EXTRACT:
2014 USAJMO Problems/Problem 6

Problem

Let $ABC$ be a triangle with incenter $I$ , incircle $\gamma$ and circumcircle $\Gamma$ . Let $M,N,P$ be the midpoints of sides $\overline{BC}$ , $\overline{CA}$ , $\overline{AB}$ and let $E,F$ be the tangency points of $\gamma$ with $\overline{CA}$ and $\overline{AB}$ , respectively. Let $U,V$ be the intersections of line $EF$ with line $MN$ and line $MP$ , respectively, and let $X$ be the midpoint of arc $BAC$ of $\Gamma$ .

(a) Prove that $I$ lies on ray $CV$ .

(b) Prove that line $XI$ bisects $\overline{UV}$ .

DATASET EXTRACT:
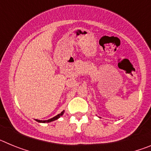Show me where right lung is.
<instances>
[{
  "label": "right lung",
  "instance_id": "add662e5",
  "mask_svg": "<svg viewBox=\"0 0 151 151\" xmlns=\"http://www.w3.org/2000/svg\"><path fill=\"white\" fill-rule=\"evenodd\" d=\"M64 110H63L62 112H61L60 113H59L58 115L55 116L54 117H53V118L50 119H47V120H39V119H35V121H37V122H41V123H45V122H53V121L54 120H57V119H59L60 117L61 116H63V114L64 113Z\"/></svg>",
  "mask_w": 151,
  "mask_h": 151
}]
</instances>
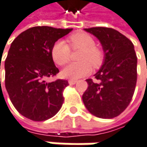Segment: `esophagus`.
Instances as JSON below:
<instances>
[{
	"mask_svg": "<svg viewBox=\"0 0 147 147\" xmlns=\"http://www.w3.org/2000/svg\"><path fill=\"white\" fill-rule=\"evenodd\" d=\"M77 83V80H74V79H69L68 80V84H70V85H74V84H75Z\"/></svg>",
	"mask_w": 147,
	"mask_h": 147,
	"instance_id": "1",
	"label": "esophagus"
}]
</instances>
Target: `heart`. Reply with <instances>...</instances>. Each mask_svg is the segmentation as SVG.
Returning a JSON list of instances; mask_svg holds the SVG:
<instances>
[{
	"label": "heart",
	"mask_w": 147,
	"mask_h": 147,
	"mask_svg": "<svg viewBox=\"0 0 147 147\" xmlns=\"http://www.w3.org/2000/svg\"><path fill=\"white\" fill-rule=\"evenodd\" d=\"M68 42L73 49H79L78 60L79 63L68 64L62 71V76L65 79H78L89 74L93 68H98L103 63L104 54L99 47L95 46V42L90 35L84 32H79L68 37ZM52 57L58 65H64L69 61L70 48L63 40L54 43L52 48Z\"/></svg>",
	"instance_id": "1"
}]
</instances>
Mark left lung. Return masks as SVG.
I'll use <instances>...</instances> for the list:
<instances>
[{
	"label": "left lung",
	"instance_id": "8db88e82",
	"mask_svg": "<svg viewBox=\"0 0 147 147\" xmlns=\"http://www.w3.org/2000/svg\"><path fill=\"white\" fill-rule=\"evenodd\" d=\"M100 42L104 62L94 74L97 82L87 79L88 89L83 102L96 117L111 119L118 116L129 105L136 84L137 58L134 45L120 32L109 27L84 29Z\"/></svg>",
	"mask_w": 147,
	"mask_h": 147
}]
</instances>
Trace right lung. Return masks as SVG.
I'll use <instances>...</instances> for the list:
<instances>
[{"instance_id": "right-lung-1", "label": "right lung", "mask_w": 147, "mask_h": 147, "mask_svg": "<svg viewBox=\"0 0 147 147\" xmlns=\"http://www.w3.org/2000/svg\"><path fill=\"white\" fill-rule=\"evenodd\" d=\"M72 30L34 26L11 44L5 61V89L16 110L32 121L48 120L62 107L68 81L46 79L59 72L52 57L53 46Z\"/></svg>"}]
</instances>
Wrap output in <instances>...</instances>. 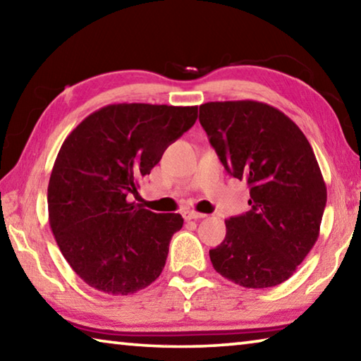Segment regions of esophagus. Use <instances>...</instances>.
Returning <instances> with one entry per match:
<instances>
[{
	"label": "esophagus",
	"mask_w": 361,
	"mask_h": 361,
	"mask_svg": "<svg viewBox=\"0 0 361 361\" xmlns=\"http://www.w3.org/2000/svg\"><path fill=\"white\" fill-rule=\"evenodd\" d=\"M207 215H204V213H199V212H194V210H186L183 212V218L185 219H200V218H205Z\"/></svg>",
	"instance_id": "obj_1"
}]
</instances>
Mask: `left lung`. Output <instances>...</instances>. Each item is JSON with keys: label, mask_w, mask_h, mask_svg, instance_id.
Listing matches in <instances>:
<instances>
[{"label": "left lung", "mask_w": 361, "mask_h": 361, "mask_svg": "<svg viewBox=\"0 0 361 361\" xmlns=\"http://www.w3.org/2000/svg\"><path fill=\"white\" fill-rule=\"evenodd\" d=\"M199 121L219 161L250 186L252 210L226 219L210 250L218 274L245 288L288 280L315 245L326 185L314 149L280 109L255 100L209 102Z\"/></svg>", "instance_id": "1"}]
</instances>
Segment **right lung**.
Here are the masks:
<instances>
[{"instance_id": "add662e5", "label": "right lung", "mask_w": 361, "mask_h": 361, "mask_svg": "<svg viewBox=\"0 0 361 361\" xmlns=\"http://www.w3.org/2000/svg\"><path fill=\"white\" fill-rule=\"evenodd\" d=\"M197 106L114 103L89 114L60 148L47 186L49 224L60 252L92 288L133 295L161 276L178 213L129 202Z\"/></svg>"}]
</instances>
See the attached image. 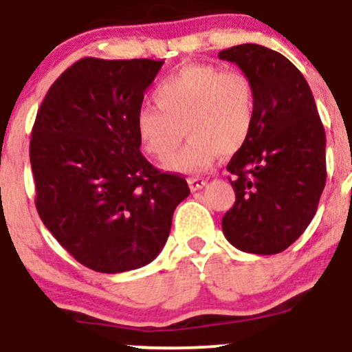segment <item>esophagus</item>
<instances>
[{
	"label": "esophagus",
	"mask_w": 352,
	"mask_h": 352,
	"mask_svg": "<svg viewBox=\"0 0 352 352\" xmlns=\"http://www.w3.org/2000/svg\"><path fill=\"white\" fill-rule=\"evenodd\" d=\"M187 182H189V187H190V190H199V189H202V187L206 186V184H208V180L206 179H201V177H192V179H189L187 180Z\"/></svg>",
	"instance_id": "esophagus-1"
}]
</instances>
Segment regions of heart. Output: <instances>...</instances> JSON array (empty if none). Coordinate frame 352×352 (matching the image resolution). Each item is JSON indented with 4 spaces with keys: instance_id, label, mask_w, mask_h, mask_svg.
Instances as JSON below:
<instances>
[{
    "instance_id": "heart-1",
    "label": "heart",
    "mask_w": 352,
    "mask_h": 352,
    "mask_svg": "<svg viewBox=\"0 0 352 352\" xmlns=\"http://www.w3.org/2000/svg\"><path fill=\"white\" fill-rule=\"evenodd\" d=\"M153 98L156 107L138 109L134 129L156 160L168 158L186 131L187 144L165 163L172 172H204L223 153L239 151L254 126V85L240 71L190 63L163 78Z\"/></svg>"
}]
</instances>
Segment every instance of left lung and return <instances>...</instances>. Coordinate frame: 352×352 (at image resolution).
Listing matches in <instances>:
<instances>
[{"label": "left lung", "mask_w": 352, "mask_h": 352, "mask_svg": "<svg viewBox=\"0 0 352 352\" xmlns=\"http://www.w3.org/2000/svg\"><path fill=\"white\" fill-rule=\"evenodd\" d=\"M218 58L235 63L255 91L250 136L226 166L236 199L223 233L239 250L279 254L317 212L327 180L324 126L307 80L283 54L242 44Z\"/></svg>", "instance_id": "left-lung-1"}]
</instances>
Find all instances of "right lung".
Wrapping results in <instances>:
<instances>
[{
  "label": "right lung",
  "mask_w": 352,
  "mask_h": 352,
  "mask_svg": "<svg viewBox=\"0 0 352 352\" xmlns=\"http://www.w3.org/2000/svg\"><path fill=\"white\" fill-rule=\"evenodd\" d=\"M163 61L83 58L52 83L32 127L35 208L80 264L133 271L165 247L190 194L140 151L134 116Z\"/></svg>",
  "instance_id": "1"
}]
</instances>
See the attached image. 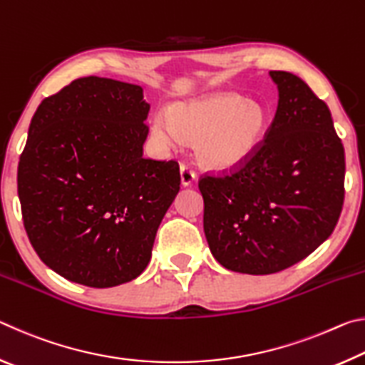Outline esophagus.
Wrapping results in <instances>:
<instances>
[{"label":"esophagus","instance_id":"1","mask_svg":"<svg viewBox=\"0 0 365 365\" xmlns=\"http://www.w3.org/2000/svg\"><path fill=\"white\" fill-rule=\"evenodd\" d=\"M180 178L183 187H190L196 180V172L187 164H180Z\"/></svg>","mask_w":365,"mask_h":365}]
</instances>
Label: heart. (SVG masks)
I'll return each mask as SVG.
<instances>
[{
  "label": "heart",
  "mask_w": 365,
  "mask_h": 365,
  "mask_svg": "<svg viewBox=\"0 0 365 365\" xmlns=\"http://www.w3.org/2000/svg\"><path fill=\"white\" fill-rule=\"evenodd\" d=\"M270 117L261 103L219 91L174 103L151 120L154 138L164 145L195 140L202 164L214 169L242 168L261 151Z\"/></svg>",
  "instance_id": "b5f03b06"
}]
</instances>
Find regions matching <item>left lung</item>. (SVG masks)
<instances>
[{
  "label": "left lung",
  "instance_id": "1",
  "mask_svg": "<svg viewBox=\"0 0 365 365\" xmlns=\"http://www.w3.org/2000/svg\"><path fill=\"white\" fill-rule=\"evenodd\" d=\"M279 106L255 158L201 177L205 233L225 269L269 275L316 251L339 219L344 148L327 104L299 77L270 71Z\"/></svg>",
  "mask_w": 365,
  "mask_h": 365
}]
</instances>
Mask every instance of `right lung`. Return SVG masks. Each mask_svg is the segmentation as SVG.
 Listing matches in <instances>:
<instances>
[{
    "label": "right lung",
    "mask_w": 365,
    "mask_h": 365,
    "mask_svg": "<svg viewBox=\"0 0 365 365\" xmlns=\"http://www.w3.org/2000/svg\"><path fill=\"white\" fill-rule=\"evenodd\" d=\"M148 113L140 85L93 76L35 110L17 193L36 255L67 280L117 287L150 262L180 170L175 160L143 158Z\"/></svg>",
    "instance_id": "right-lung-1"
}]
</instances>
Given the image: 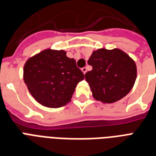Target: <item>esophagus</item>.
I'll use <instances>...</instances> for the list:
<instances>
[{
    "label": "esophagus",
    "instance_id": "esophagus-1",
    "mask_svg": "<svg viewBox=\"0 0 156 156\" xmlns=\"http://www.w3.org/2000/svg\"><path fill=\"white\" fill-rule=\"evenodd\" d=\"M81 71L83 72V73H84V74H85V73L87 72V68L86 67H83V68H81Z\"/></svg>",
    "mask_w": 156,
    "mask_h": 156
}]
</instances>
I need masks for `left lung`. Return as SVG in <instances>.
<instances>
[{"instance_id":"obj_1","label":"left lung","mask_w":156,"mask_h":156,"mask_svg":"<svg viewBox=\"0 0 156 156\" xmlns=\"http://www.w3.org/2000/svg\"><path fill=\"white\" fill-rule=\"evenodd\" d=\"M88 63L93 69L85 74V80L96 100L112 103L132 89L137 67L134 61L120 49H98L93 52Z\"/></svg>"}]
</instances>
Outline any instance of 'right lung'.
<instances>
[{
	"instance_id": "obj_1",
	"label": "right lung",
	"mask_w": 156,
	"mask_h": 156,
	"mask_svg": "<svg viewBox=\"0 0 156 156\" xmlns=\"http://www.w3.org/2000/svg\"><path fill=\"white\" fill-rule=\"evenodd\" d=\"M84 78L76 60L67 57L64 50L45 49L24 65L23 80L30 94L47 107L58 108L68 103Z\"/></svg>"
}]
</instances>
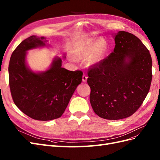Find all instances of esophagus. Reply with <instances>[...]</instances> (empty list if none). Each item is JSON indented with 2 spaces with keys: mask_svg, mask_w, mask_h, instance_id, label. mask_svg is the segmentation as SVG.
I'll return each instance as SVG.
<instances>
[{
  "mask_svg": "<svg viewBox=\"0 0 160 160\" xmlns=\"http://www.w3.org/2000/svg\"><path fill=\"white\" fill-rule=\"evenodd\" d=\"M82 79H83V82H86V81H87V79H88V77L86 76L85 74H83V77H82Z\"/></svg>",
  "mask_w": 160,
  "mask_h": 160,
  "instance_id": "34e87169",
  "label": "esophagus"
}]
</instances>
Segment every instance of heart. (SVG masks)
<instances>
[{"mask_svg": "<svg viewBox=\"0 0 160 160\" xmlns=\"http://www.w3.org/2000/svg\"><path fill=\"white\" fill-rule=\"evenodd\" d=\"M108 51L106 41L103 38L95 39L89 38L77 46L76 57L81 60L87 59L89 65H96L100 63Z\"/></svg>", "mask_w": 160, "mask_h": 160, "instance_id": "b5f03b06", "label": "heart"}]
</instances>
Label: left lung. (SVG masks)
Returning a JSON list of instances; mask_svg holds the SVG:
<instances>
[{
    "label": "left lung",
    "instance_id": "1",
    "mask_svg": "<svg viewBox=\"0 0 160 160\" xmlns=\"http://www.w3.org/2000/svg\"><path fill=\"white\" fill-rule=\"evenodd\" d=\"M114 37L113 52L88 72L91 105L95 113L107 120L122 119L135 113L152 79V57L139 39L124 31Z\"/></svg>",
    "mask_w": 160,
    "mask_h": 160
}]
</instances>
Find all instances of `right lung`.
Here are the masks:
<instances>
[{
	"instance_id": "1",
	"label": "right lung",
	"mask_w": 160,
	"mask_h": 160,
	"mask_svg": "<svg viewBox=\"0 0 160 160\" xmlns=\"http://www.w3.org/2000/svg\"><path fill=\"white\" fill-rule=\"evenodd\" d=\"M44 37L32 36L25 39L12 53L8 64V81L15 104L34 120L47 121L62 115L83 72L62 68V60L55 58L45 72L30 71L25 63L26 52L45 46Z\"/></svg>"
}]
</instances>
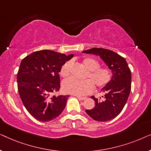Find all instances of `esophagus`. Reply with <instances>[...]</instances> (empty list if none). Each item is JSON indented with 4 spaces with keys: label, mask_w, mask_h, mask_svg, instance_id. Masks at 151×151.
<instances>
[{
    "label": "esophagus",
    "mask_w": 151,
    "mask_h": 151,
    "mask_svg": "<svg viewBox=\"0 0 151 151\" xmlns=\"http://www.w3.org/2000/svg\"><path fill=\"white\" fill-rule=\"evenodd\" d=\"M78 98L80 100H84L86 98V97H80V96H78Z\"/></svg>",
    "instance_id": "34e87169"
}]
</instances>
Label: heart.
I'll return each mask as SVG.
<instances>
[{
	"mask_svg": "<svg viewBox=\"0 0 151 151\" xmlns=\"http://www.w3.org/2000/svg\"><path fill=\"white\" fill-rule=\"evenodd\" d=\"M81 63L87 70L84 76L86 80L80 81L69 78L65 80L62 85L64 92L77 96H83L91 93L94 90V86L98 89H102L110 83L113 78L110 68L100 67L99 62L90 57L84 58ZM71 65V62L67 61L62 66L60 70V75L62 78H67L69 76Z\"/></svg>",
	"mask_w": 151,
	"mask_h": 151,
	"instance_id": "b5f03b06",
	"label": "heart"
}]
</instances>
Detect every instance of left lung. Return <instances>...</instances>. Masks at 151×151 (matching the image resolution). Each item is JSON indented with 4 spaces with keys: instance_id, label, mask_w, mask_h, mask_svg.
<instances>
[{
    "instance_id": "8db88e82",
    "label": "left lung",
    "mask_w": 151,
    "mask_h": 151,
    "mask_svg": "<svg viewBox=\"0 0 151 151\" xmlns=\"http://www.w3.org/2000/svg\"><path fill=\"white\" fill-rule=\"evenodd\" d=\"M83 53L99 55L113 73L111 82L102 89L103 100L92 96L96 106L86 113L96 121L111 120L122 112L127 102L131 89V69L124 58L109 49L92 48Z\"/></svg>"
}]
</instances>
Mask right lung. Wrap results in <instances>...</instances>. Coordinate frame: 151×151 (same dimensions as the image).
<instances>
[{"label": "right lung", "mask_w": 151, "mask_h": 151, "mask_svg": "<svg viewBox=\"0 0 151 151\" xmlns=\"http://www.w3.org/2000/svg\"><path fill=\"white\" fill-rule=\"evenodd\" d=\"M73 57V54L40 50L22 59L17 73L18 90L24 107L35 119L51 121L65 109L68 96H51V93L60 87L61 67Z\"/></svg>", "instance_id": "add662e5"}]
</instances>
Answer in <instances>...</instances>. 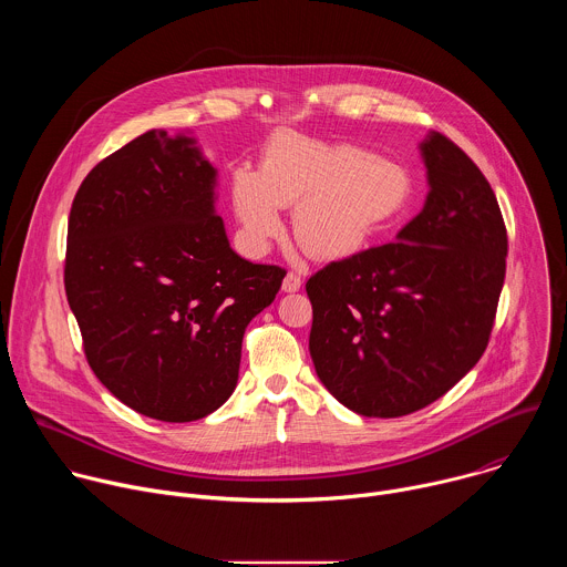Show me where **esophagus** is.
Here are the masks:
<instances>
[{
  "label": "esophagus",
  "mask_w": 567,
  "mask_h": 567,
  "mask_svg": "<svg viewBox=\"0 0 567 567\" xmlns=\"http://www.w3.org/2000/svg\"><path fill=\"white\" fill-rule=\"evenodd\" d=\"M300 285H302V278H300V274H296V271H289V274L285 276V280H282V291H287V293H291V291H298V289H300Z\"/></svg>",
  "instance_id": "34e87169"
}]
</instances>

SHORT PROBLEM 1:
Reproduce the wording of the geometry problem from "2014 USAJMO Problems/Problem" to "on ray $CV$ .".
SHORT PROBLEM 2:
In the geometry problem, which point is labeled X?
SHORT PROBLEM 3:
Go on with the geometry problem from the point where it stops.
The items can be left aside.

RESULT 1:
2014 USAJMO Problems/Problem 6

Problem

Let $ABC$ be a triangle with incenter $I$ , incircle $\gamma$ and circumcircle $\Gamma$ . Let $M,N,P$ be the midpoints of sides $\overline{BC}$ , $\overline{CA}$ , $\overline{AB}$ and let $E,F$ be the tangency points of $\gamma$ with $\overline{CA}$ and $\overline{AB}$ , respectively. Let $U,V$ be the intersections of line $EF$ with line $MN$ and line $MP$ , respectively, and let $X$ be the midpoint of arc $BAC$ of $\Gamma$ .

(a) Prove that $I$ lies on ray $CV$ .

RESULT 2:
X is the midpoint of arc BAC of the circumcircle Γ.

RESULT 3:
Solution

$[asy] unitsize(5cm); import olympiad; pair A, B, C, I, M, N, P, E, F, U, V, X, R; A = dir(190); B = dir(120); C = dir(350); I = incenter(A, B, C); label("$A$", A, W); label("$B$", B, dir(90)); label("$C$", C, dir(0)); dot(I); label("$I$", I, SSE); draw(A--B--C--cycle); real r, R; r = inradius(A, B, C); R = circumradius(A, B, C); path G, g; G = circumcircle(A, B, C); g = incircle(A, B, C); draw(G); draw(g); label("$\Gamma$", dir(35), dir(35)); label("$\gamma$", 2/3 * dir(125)); M = (B+C)/2; N = (A+C)/2; P = (A+B)/2; label("$M$", M, NE); label("$N$", N, SE); label("$P$", P, W); E = tangent(A, I, r, 1); F = tangent(A, I, r, 2); label("$E$", E, SW); label("$F$", F, WNW); U = extension(E, F, M, N); V = intersectionpoint(P--M, F--E); label("$U$", U, S); label("$V$", V, NE); draw(P--M--U--F); X = dir(235); label("$X$", X, dir(235)); draw(X--I, dashed); draw(C--V, dashed); draw(A--I); label("$x^\circ$", A + (0.2,0), dir(90)); label("$y^\circ$", C + (-0.4,0), dir(90)); [/asy]$

(a)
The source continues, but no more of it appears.